Is the tourism boom here to stay?

Chinese tourism is in a period of extremely rapid expansion that has seen it become the world’s second largest tourism market and it currently contributes half of global travel industry growth. Can its growth be sustained? I believe the short answer is yes. China’s new ‘affluent mobility’ is here to stay and is likely to fuel further growth in specific sectors.

For instance, despite the growth we have already seen in tourism in China, the penetration of outbound travel within the domestic population remains incredibly low in comparison with other markets. The number of overseas trips per citizen per year still averages just 0.09 in China, versus 0.3 trips in the US and 1.2 trips in the UK. Recent analysis from CLSA estimates Chinese tourism expenditure is likely to grow at 20% annually for the next five years, fuelled by rising disposable incomes, relaxed visa policies and rapidly expanding flight networks.
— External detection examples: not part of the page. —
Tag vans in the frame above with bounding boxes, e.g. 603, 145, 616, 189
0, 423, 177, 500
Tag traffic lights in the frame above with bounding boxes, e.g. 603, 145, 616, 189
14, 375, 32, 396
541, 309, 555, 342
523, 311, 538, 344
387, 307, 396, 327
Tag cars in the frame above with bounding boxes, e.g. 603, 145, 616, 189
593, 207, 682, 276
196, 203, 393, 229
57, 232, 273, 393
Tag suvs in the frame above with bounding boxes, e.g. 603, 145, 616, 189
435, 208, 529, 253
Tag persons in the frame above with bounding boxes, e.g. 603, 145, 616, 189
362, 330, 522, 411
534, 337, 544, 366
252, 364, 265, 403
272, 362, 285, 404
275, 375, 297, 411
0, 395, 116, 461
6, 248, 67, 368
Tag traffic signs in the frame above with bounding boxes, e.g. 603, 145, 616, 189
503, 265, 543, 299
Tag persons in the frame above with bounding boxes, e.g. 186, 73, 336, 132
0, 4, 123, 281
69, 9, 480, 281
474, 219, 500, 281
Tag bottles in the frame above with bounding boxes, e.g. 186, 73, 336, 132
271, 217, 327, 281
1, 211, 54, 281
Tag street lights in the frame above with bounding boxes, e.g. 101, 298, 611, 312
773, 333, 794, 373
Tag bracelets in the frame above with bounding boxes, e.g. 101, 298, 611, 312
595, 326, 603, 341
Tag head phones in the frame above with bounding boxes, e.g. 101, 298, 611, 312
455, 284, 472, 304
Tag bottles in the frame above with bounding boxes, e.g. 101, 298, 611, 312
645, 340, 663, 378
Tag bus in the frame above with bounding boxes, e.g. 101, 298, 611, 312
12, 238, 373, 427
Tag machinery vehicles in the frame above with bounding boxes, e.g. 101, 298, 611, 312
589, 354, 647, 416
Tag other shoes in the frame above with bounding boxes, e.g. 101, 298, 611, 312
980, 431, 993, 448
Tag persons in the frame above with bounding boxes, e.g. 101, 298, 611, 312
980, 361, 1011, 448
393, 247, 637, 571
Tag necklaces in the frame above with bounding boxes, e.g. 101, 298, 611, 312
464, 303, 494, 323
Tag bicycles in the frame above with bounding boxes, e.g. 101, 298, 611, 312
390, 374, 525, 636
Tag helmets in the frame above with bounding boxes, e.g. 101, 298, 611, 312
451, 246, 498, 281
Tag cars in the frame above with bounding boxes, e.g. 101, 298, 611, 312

This is a view I share. I believe Asian tourism is a structural growth story, and in terms of investment strategy within the Jupiter Asian Income fund, that means I approach it with a long term perspective. Across a wide range of sectors, we are able to identify and invest in a number of high-quality businesses with the management teams, business models and market positioning that I believe will allow them to capitalise on Asia’s thriving tourism story in the coming years.